Work item: Starting at the line below holding "United States, site archbold_FL-23." and stopping at the line holding "scientific name: Perisoreus canadensis", print every line exactly, both ends included, and leave the rest out.

Available data:
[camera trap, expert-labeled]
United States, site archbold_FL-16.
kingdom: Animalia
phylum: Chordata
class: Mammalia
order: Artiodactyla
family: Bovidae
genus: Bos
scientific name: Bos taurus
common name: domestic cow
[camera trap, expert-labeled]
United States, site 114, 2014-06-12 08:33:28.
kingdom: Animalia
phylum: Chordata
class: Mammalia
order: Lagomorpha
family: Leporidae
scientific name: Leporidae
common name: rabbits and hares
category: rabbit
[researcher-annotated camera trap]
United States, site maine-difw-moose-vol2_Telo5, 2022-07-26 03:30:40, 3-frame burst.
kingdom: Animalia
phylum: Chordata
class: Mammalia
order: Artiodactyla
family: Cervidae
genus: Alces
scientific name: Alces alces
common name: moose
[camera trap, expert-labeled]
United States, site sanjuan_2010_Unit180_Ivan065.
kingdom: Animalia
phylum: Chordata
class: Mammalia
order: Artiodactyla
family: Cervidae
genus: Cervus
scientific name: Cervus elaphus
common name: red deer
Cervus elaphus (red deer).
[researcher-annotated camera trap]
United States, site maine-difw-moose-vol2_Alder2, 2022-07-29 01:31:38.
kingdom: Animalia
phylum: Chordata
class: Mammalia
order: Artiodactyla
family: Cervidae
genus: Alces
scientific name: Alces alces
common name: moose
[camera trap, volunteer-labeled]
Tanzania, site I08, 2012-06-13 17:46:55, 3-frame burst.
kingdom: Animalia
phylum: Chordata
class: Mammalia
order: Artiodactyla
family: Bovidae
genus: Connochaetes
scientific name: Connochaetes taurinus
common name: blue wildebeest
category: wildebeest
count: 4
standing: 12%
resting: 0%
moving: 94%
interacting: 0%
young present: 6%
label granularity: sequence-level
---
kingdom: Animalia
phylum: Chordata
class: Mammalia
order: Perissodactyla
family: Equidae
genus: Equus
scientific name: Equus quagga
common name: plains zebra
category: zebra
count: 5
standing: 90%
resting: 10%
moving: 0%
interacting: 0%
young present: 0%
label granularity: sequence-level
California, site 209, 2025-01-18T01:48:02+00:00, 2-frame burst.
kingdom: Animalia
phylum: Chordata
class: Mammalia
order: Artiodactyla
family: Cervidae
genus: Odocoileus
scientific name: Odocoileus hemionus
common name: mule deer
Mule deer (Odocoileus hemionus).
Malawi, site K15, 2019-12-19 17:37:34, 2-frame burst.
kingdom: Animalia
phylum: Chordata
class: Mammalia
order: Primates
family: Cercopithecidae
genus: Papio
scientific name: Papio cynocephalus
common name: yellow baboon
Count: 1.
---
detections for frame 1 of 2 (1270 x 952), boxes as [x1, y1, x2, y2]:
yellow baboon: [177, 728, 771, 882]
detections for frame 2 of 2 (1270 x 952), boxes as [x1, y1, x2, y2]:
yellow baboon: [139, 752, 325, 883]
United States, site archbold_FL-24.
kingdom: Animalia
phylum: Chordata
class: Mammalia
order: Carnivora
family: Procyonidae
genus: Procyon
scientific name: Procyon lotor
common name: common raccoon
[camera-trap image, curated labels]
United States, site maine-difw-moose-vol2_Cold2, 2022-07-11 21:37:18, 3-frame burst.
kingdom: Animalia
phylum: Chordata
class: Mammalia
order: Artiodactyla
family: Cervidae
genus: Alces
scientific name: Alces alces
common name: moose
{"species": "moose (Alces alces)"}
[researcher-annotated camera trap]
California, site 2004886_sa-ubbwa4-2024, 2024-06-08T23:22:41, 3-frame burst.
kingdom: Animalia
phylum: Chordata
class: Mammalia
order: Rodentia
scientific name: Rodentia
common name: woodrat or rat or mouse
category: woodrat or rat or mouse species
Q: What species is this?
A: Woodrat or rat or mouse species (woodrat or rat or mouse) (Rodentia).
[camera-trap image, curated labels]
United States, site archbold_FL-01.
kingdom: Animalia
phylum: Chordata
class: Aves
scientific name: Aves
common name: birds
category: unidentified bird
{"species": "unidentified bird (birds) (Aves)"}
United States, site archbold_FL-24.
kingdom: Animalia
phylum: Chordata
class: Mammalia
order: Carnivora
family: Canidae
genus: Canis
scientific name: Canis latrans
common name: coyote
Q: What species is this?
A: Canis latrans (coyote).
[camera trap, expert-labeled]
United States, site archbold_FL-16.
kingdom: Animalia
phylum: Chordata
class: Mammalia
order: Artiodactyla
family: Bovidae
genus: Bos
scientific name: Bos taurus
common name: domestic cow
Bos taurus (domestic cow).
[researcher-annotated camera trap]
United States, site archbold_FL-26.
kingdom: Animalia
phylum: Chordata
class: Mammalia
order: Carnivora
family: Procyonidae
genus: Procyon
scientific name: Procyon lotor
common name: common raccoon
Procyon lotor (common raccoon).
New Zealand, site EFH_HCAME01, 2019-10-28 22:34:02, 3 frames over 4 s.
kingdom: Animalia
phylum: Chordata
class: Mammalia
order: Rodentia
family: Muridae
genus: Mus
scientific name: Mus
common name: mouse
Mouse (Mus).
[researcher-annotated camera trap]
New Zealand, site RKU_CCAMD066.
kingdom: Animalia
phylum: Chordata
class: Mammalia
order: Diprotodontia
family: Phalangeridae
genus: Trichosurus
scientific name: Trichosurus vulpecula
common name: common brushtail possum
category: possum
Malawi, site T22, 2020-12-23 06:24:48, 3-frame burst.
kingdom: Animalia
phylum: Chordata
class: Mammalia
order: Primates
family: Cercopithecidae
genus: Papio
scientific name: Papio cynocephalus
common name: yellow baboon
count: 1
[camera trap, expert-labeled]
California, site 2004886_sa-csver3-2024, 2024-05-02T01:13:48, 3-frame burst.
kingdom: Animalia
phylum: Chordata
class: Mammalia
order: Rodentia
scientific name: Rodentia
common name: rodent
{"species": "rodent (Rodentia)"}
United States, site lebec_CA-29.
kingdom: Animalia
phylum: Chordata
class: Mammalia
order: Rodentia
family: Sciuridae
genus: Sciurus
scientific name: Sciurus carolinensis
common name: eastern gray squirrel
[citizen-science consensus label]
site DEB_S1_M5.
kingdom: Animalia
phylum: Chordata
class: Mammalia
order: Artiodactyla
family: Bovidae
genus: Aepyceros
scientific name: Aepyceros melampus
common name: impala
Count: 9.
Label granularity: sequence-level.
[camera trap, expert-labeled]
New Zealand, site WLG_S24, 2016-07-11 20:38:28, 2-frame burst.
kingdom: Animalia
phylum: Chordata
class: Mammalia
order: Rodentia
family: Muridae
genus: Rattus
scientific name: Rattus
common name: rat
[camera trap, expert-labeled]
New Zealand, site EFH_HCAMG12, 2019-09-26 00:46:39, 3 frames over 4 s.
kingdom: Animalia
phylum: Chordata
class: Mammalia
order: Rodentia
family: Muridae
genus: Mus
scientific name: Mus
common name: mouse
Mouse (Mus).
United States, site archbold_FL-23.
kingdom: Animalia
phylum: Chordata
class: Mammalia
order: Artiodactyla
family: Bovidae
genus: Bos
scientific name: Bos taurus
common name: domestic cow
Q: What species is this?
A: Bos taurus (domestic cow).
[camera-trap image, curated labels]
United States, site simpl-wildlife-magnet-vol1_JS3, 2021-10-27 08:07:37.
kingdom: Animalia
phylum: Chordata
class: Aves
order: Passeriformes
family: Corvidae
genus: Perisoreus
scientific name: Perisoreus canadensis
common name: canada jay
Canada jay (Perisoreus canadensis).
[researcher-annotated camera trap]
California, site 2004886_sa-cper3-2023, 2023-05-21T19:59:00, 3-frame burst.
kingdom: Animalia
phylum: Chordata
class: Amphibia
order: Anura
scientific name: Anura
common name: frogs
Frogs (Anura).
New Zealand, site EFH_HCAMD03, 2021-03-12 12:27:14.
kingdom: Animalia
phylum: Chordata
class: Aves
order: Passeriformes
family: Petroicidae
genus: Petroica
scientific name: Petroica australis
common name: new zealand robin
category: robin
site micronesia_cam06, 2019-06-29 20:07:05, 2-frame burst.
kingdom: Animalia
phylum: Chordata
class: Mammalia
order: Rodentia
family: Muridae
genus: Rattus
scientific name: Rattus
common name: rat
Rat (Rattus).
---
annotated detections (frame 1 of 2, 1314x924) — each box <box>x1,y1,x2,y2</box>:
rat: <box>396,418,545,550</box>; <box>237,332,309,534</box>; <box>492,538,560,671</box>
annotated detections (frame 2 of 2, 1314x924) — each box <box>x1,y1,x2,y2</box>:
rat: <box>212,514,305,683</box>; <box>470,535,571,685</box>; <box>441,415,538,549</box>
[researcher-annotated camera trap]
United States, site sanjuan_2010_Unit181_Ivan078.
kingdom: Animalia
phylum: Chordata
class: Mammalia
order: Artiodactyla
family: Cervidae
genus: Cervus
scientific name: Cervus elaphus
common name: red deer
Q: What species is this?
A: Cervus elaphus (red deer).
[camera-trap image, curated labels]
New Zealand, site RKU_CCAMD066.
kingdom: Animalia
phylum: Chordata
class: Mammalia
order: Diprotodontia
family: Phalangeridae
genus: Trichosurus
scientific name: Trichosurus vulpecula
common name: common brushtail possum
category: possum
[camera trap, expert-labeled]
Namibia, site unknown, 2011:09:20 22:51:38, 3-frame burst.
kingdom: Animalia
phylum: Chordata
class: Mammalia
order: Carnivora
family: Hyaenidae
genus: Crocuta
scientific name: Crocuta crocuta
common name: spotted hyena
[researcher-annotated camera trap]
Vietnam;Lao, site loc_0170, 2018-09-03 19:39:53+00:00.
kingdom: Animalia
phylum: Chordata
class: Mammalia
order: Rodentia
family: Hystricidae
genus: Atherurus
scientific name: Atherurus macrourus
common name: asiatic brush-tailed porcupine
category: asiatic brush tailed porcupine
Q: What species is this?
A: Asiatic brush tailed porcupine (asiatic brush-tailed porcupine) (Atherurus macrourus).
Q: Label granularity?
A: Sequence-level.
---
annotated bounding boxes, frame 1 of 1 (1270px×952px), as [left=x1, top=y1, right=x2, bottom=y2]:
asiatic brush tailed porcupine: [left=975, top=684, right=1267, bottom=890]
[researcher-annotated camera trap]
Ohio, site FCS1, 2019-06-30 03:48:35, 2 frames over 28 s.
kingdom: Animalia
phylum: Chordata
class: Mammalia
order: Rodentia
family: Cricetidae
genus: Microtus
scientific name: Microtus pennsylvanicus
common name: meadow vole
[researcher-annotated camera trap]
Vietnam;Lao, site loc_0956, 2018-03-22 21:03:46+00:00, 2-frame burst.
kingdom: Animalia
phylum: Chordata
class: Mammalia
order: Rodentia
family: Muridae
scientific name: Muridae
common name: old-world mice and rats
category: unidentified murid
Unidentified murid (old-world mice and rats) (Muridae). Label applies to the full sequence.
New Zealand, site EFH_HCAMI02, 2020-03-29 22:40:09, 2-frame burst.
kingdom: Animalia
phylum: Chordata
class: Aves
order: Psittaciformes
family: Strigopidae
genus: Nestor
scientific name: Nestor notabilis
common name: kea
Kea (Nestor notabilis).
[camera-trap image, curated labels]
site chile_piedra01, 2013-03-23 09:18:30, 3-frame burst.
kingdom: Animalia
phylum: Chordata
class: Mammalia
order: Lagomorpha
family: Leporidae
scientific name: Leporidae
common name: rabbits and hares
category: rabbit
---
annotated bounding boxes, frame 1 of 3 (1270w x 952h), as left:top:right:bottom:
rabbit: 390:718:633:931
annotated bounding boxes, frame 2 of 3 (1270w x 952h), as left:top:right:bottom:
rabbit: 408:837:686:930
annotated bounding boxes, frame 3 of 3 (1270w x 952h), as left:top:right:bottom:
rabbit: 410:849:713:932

Response area:
United States, site archbold_FL-23.
kingdom: Animalia
phylum: Chordata
class: Mammalia
order: Artiodactyla
family: Bovidae
genus: Bos
scientific name: Bos taurus
common name: domestic cow
Q: What species is this?
A: Bos taurus (domestic cow).
[camera-trap image, curated labels]
United States, site simpl-wildlife-magnet-vol1_JS3, 2021-10-27 08:07:37.
kingdom: Animalia
phylum: Chordata
class: Aves
order: Passeriformes
family: Corvidae
genus: Perisoreus
scientific name: Perisoreus canadensis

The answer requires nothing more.